Open fotiDim opened 1 year ago

fotiDim commented 1 year ago

I'd live to avoid surrounding the calls to this package with try catch when running on Mac. Currently hasVibrator() throws unimplemented method exception. It would be great if it just returned false. Same would probably apply for the rest of the unsupported platforms.

benjamindean commented 1 year ago

Can you provide the full error message, please?

cbenhagen commented 1 year ago

@benjamindean the error would look like this:

[ERROR:flutter/runtime/dart_vm_initializer.cc(41)] Unhandled Exception: MissingPluginException(No implementation found for method hasVibrator on channel vibration)
#0      MethodChannel._invokeMethod (package:flutter/src/services/platform_channel.dart:308:7)

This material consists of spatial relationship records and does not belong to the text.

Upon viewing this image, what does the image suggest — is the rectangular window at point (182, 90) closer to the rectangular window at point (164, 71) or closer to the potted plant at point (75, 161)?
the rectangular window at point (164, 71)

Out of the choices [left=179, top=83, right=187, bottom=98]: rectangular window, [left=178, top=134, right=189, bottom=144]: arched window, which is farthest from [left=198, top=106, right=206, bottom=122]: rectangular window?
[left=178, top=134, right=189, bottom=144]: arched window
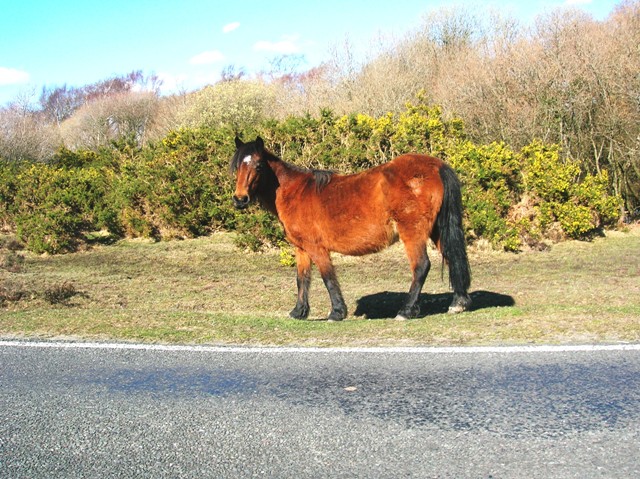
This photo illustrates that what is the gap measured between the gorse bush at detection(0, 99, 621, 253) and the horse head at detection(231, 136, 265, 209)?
6.25 metres

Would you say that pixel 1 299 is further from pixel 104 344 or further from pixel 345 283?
pixel 345 283

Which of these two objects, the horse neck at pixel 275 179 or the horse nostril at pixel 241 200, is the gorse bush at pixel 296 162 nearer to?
the horse neck at pixel 275 179

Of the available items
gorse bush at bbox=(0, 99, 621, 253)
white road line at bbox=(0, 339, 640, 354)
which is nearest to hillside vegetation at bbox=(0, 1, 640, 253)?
gorse bush at bbox=(0, 99, 621, 253)

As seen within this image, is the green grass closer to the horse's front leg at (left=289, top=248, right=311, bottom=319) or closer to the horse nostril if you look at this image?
the horse's front leg at (left=289, top=248, right=311, bottom=319)

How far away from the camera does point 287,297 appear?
10289mm

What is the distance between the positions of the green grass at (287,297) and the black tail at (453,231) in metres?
0.48

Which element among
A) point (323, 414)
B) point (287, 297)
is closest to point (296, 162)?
point (287, 297)

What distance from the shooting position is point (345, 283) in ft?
38.1

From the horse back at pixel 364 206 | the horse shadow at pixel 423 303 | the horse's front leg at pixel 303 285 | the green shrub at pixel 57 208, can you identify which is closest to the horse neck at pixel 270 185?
the horse back at pixel 364 206

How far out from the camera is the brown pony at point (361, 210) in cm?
784

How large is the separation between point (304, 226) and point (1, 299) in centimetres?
472

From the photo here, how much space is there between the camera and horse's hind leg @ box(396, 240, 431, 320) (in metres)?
7.83

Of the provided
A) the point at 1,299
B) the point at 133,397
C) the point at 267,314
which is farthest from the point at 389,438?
the point at 1,299

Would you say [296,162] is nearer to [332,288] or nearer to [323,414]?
[332,288]
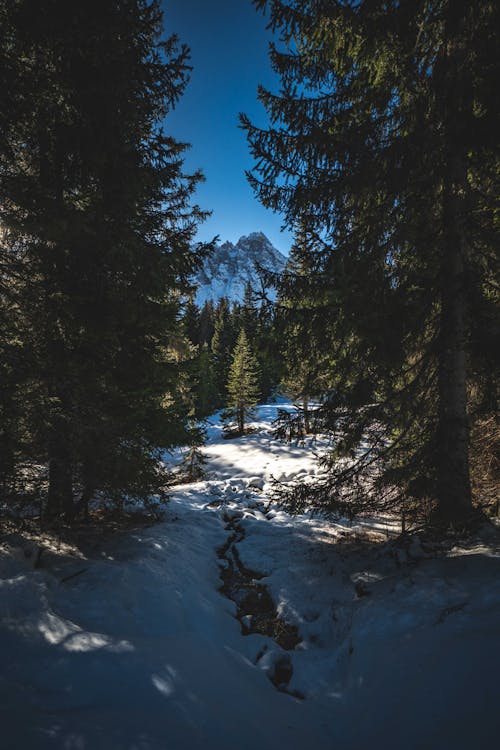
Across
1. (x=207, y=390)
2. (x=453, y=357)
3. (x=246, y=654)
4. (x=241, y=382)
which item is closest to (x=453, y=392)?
(x=453, y=357)

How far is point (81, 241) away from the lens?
17.1 ft

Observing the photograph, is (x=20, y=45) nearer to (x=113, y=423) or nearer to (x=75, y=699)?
(x=113, y=423)

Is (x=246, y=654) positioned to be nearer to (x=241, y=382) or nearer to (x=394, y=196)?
(x=394, y=196)

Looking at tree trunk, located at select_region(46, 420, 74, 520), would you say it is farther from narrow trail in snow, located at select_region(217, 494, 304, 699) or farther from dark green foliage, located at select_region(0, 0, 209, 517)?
narrow trail in snow, located at select_region(217, 494, 304, 699)

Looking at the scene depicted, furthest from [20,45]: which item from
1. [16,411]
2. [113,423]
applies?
[113,423]

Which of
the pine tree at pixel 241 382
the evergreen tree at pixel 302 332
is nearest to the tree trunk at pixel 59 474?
the evergreen tree at pixel 302 332

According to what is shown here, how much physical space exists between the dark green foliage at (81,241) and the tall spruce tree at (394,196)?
7.90 feet

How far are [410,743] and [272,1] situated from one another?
9069mm

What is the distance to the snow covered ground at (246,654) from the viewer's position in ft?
6.98

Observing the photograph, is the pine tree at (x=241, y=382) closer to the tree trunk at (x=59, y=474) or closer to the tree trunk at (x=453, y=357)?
Result: the tree trunk at (x=59, y=474)

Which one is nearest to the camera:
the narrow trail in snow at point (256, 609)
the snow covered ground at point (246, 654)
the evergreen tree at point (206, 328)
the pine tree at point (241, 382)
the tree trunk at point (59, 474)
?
the snow covered ground at point (246, 654)

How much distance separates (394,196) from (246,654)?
7.15 meters

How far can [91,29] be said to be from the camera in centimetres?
461

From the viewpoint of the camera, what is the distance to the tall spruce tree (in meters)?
Result: 4.41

It would be great if not supported platforms would at least return false on hasVibrator().

benjamindean commented 1 year ago

@fotiDim @cbenhagen Published version 1.8.0. You can try again. It uses device_info_plus for handling that case.

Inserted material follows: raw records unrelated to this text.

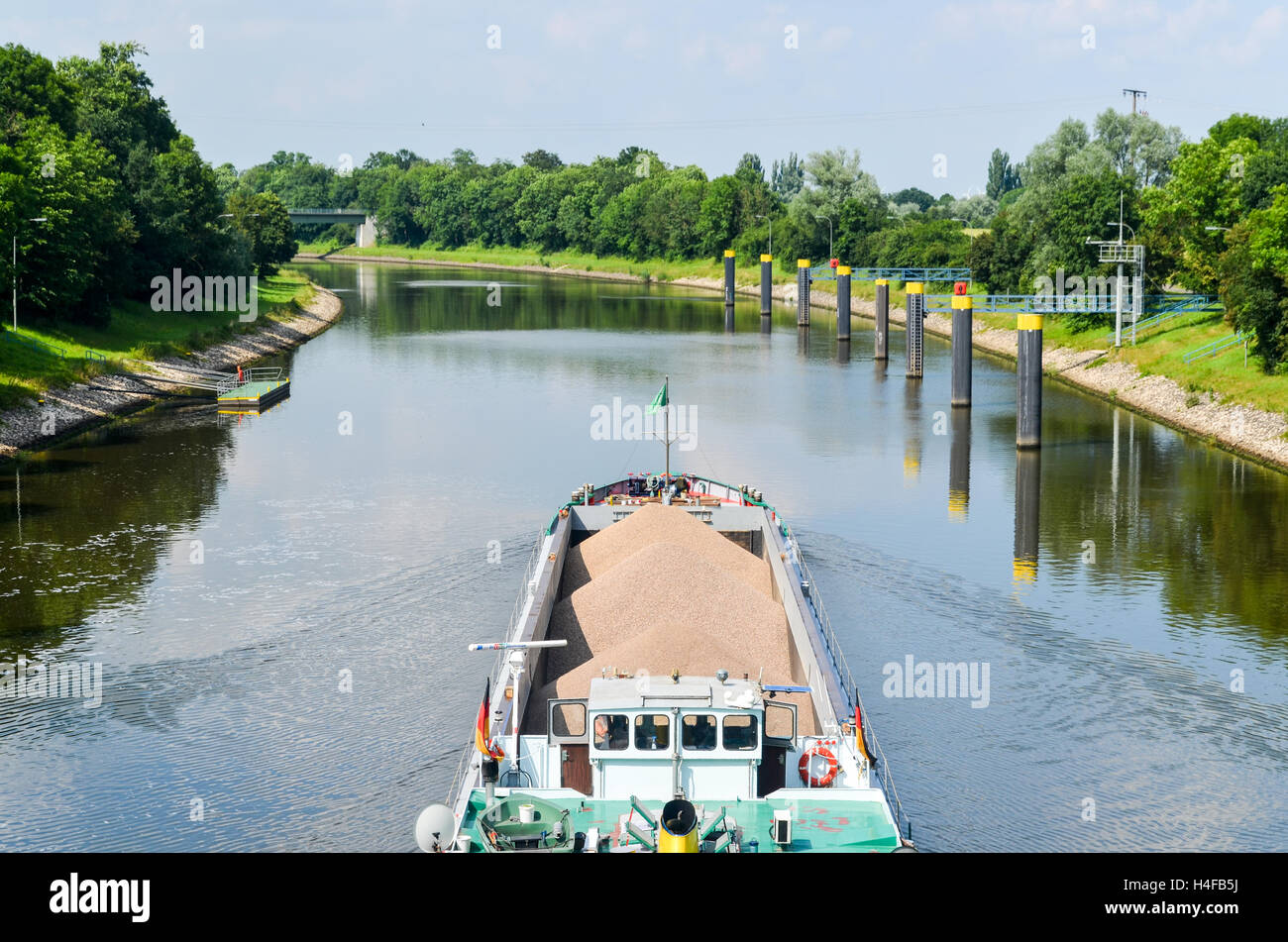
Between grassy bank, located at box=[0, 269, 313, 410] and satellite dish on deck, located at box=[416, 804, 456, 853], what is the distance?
46.1 metres

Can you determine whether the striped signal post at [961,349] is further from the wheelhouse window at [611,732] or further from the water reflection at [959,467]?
the wheelhouse window at [611,732]

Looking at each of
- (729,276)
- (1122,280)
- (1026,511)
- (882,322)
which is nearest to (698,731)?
(1026,511)

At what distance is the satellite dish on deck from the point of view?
677 inches

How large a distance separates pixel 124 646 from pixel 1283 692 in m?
25.3

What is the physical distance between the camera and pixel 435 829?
17.2 meters

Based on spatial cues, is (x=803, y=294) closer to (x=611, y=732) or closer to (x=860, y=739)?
(x=860, y=739)

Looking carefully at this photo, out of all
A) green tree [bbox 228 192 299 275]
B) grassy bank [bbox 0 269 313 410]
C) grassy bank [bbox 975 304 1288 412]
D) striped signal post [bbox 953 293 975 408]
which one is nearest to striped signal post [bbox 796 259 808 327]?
grassy bank [bbox 975 304 1288 412]

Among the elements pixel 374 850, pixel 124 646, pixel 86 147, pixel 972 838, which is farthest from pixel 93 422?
pixel 972 838

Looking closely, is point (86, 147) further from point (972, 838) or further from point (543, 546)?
point (972, 838)

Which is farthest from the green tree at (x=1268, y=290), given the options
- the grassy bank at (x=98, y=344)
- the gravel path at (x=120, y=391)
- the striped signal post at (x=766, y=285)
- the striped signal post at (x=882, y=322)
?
the striped signal post at (x=766, y=285)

cbenhagen commented 1 year ago

@benjamindean thanks for the quick response! Introducing this new dependency is not needed to solve this specific issue and causes new issues in my project. Why not just try / expept in the platform interface and return false if there is no method channel? The new Android code seems worse than before. Not every physical Android device has a vibrator. A tablet or a TV most likely do not have one. The same goes for iOS. Do iPads really have a vibrator?

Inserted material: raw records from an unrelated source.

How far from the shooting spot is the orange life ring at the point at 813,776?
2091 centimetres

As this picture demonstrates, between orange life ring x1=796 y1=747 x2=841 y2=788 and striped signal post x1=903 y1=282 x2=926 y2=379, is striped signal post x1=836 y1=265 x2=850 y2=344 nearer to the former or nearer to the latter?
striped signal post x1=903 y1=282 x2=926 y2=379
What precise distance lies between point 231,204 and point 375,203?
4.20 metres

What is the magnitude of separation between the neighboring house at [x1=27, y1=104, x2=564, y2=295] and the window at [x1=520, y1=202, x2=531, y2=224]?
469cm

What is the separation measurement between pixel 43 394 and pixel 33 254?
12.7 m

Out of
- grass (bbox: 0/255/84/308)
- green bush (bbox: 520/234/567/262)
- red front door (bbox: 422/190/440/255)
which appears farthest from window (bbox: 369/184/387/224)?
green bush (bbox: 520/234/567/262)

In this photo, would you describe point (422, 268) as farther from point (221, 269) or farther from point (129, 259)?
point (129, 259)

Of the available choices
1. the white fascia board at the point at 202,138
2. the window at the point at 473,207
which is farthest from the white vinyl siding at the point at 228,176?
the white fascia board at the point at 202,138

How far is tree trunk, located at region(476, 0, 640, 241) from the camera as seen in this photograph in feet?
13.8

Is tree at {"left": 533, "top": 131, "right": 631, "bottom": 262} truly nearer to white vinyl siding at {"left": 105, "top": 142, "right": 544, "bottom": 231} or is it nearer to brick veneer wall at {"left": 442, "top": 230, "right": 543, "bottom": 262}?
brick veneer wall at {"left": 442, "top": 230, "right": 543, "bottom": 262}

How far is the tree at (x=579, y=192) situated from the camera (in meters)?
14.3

Also I am not sure if checking if this is a physical device should be part of the plugin or not. For what I care, if the emulated vibrator is behaveing like a real one, I am happy to get true as a return value for hasVibrator(). After all the same is true for any other hardware that is emulated.

benjamindean commented 1 year ago

@cbenhagen Yes, I'm aware of these problems. However, there has been quite a few issues reported about that, so I decided to stay on a safe side and implement a non-platform approach. Well, sort of. You won't need the vibration on a non-physical device anyway. Honestly, I would just drop the hasVibrator check altogether and make it return nothing if vibration is triggered on a non-supported device.